- **GIVEN PASSAGE**:
To understand the difference between struct and class in C# you should be familiar that there are two types of memory in the language – Stack and Heap:
- Stack (static memory) – pre-allocated memory for the program. It keeps its value type variables, call stack, and metadata.
- Heap (dynamic memory) – Contains everything outside the stack. It is called dynamic because every time our program needs additional memory, it calls to the OS, and the OS provides an additional heap. In the heap are kept the reference types.
In this post, I will explain the difference between struct and class in C#, which is mainly connected with the memory where they are kept.
What is a Structure?
As you may know, classes in C# are reference types. It means that when you create an instance of a class, it is kept in the heap memory (dynamic memory). The pre-allocated static memory in our program keeps only an address to the actual position in the heap.
On the other hand, structures are behaving like value types. They may look like classes but are kept in the static memory. And that’s the main difference between the two types. They are similar to classes, and can have fields, properties, methods, events, and so on, but are kept in the stack. A good example of a struct in C# is the DateTime object.
Because the structure is a value type, it always has value. A structure can’t be null, because it is kept in the stack, not in the heap. For that reason a structure always has a default build-in empty constructor, which gives initial state.

- **PROVIDED DATA**:
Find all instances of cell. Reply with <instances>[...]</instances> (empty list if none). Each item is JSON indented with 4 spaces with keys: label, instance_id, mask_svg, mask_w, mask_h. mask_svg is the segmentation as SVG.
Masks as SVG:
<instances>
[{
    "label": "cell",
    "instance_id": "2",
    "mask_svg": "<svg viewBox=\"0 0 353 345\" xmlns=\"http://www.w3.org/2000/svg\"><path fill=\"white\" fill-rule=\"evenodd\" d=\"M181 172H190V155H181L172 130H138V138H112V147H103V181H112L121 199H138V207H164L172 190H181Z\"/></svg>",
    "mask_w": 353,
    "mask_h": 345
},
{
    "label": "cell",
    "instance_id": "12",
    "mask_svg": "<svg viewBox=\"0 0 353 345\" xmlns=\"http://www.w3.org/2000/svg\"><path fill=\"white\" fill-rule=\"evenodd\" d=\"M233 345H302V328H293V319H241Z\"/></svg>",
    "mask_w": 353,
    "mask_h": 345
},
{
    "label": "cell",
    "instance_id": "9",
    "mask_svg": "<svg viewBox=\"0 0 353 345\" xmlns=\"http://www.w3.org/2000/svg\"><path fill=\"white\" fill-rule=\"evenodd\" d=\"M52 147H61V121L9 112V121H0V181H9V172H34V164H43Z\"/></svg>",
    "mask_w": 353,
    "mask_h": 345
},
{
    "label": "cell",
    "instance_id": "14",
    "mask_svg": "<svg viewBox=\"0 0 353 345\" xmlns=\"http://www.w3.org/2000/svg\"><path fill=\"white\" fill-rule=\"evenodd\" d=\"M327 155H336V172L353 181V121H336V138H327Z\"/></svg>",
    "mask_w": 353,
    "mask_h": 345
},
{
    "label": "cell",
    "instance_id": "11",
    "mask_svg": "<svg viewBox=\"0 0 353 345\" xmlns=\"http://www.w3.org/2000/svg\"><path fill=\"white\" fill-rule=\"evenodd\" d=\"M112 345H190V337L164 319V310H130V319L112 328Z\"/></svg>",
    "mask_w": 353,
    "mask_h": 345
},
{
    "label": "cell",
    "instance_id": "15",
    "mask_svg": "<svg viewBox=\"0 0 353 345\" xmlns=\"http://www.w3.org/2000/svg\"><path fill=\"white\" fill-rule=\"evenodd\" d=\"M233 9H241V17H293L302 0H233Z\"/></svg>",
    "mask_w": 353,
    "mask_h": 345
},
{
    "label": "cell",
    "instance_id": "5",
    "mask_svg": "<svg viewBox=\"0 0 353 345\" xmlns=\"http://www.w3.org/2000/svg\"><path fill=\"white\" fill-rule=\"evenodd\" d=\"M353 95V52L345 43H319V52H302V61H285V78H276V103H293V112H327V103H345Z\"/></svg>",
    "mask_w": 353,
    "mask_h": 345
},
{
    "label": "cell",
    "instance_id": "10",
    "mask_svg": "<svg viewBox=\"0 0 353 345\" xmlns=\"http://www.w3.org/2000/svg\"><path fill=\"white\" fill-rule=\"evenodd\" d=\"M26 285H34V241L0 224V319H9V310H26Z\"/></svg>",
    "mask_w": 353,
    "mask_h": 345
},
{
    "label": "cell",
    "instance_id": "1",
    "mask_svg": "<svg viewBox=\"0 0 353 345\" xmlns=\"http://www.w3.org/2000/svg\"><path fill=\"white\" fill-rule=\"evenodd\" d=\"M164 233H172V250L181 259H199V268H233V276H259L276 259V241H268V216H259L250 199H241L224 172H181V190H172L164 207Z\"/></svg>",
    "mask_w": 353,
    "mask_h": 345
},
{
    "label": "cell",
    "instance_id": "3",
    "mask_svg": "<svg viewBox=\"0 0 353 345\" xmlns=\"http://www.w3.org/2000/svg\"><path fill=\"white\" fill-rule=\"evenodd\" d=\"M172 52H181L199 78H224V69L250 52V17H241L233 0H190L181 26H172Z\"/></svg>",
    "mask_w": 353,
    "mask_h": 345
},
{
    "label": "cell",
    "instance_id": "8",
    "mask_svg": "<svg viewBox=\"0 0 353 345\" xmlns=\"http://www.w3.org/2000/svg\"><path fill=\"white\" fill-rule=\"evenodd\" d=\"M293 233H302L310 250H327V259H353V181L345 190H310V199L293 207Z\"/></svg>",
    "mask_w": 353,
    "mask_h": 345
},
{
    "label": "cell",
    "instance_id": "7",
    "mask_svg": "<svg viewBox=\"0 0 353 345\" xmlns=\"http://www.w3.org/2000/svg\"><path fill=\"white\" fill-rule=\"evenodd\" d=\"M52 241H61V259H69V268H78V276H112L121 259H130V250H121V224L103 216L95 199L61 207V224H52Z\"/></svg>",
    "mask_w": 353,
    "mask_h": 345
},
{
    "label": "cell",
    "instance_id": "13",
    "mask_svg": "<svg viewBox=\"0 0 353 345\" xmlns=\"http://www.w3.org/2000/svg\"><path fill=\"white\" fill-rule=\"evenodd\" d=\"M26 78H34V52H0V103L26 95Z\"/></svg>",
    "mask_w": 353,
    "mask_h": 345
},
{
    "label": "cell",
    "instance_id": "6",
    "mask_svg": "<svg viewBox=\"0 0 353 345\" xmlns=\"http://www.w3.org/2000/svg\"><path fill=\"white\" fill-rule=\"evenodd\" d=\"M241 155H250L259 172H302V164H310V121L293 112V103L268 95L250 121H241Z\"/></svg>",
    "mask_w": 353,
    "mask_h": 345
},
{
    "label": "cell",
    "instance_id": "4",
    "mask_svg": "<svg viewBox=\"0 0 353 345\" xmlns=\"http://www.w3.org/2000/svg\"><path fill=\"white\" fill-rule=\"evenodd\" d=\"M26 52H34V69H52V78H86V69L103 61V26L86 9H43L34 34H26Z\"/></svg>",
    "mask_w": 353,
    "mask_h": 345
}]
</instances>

- **YOUR TASK**:
Answer from the passage on C# structs and classes:
(a) What three things does the stack keep?
(b) When a class instance is created, where is it kept, and what does the static memory hold for it?
(c) Which object does the passage give as an example of a struct?
The records are separate material and have no connection to the passage on C# structs and classes.

- **ANSWER BOX**:
(a) Value type variables, the call stack, and metadata.
(b) It is kept in the heap (dynamic memory), and the static memory holds only an address to its actual position in the heap.
(c) The DateTime object.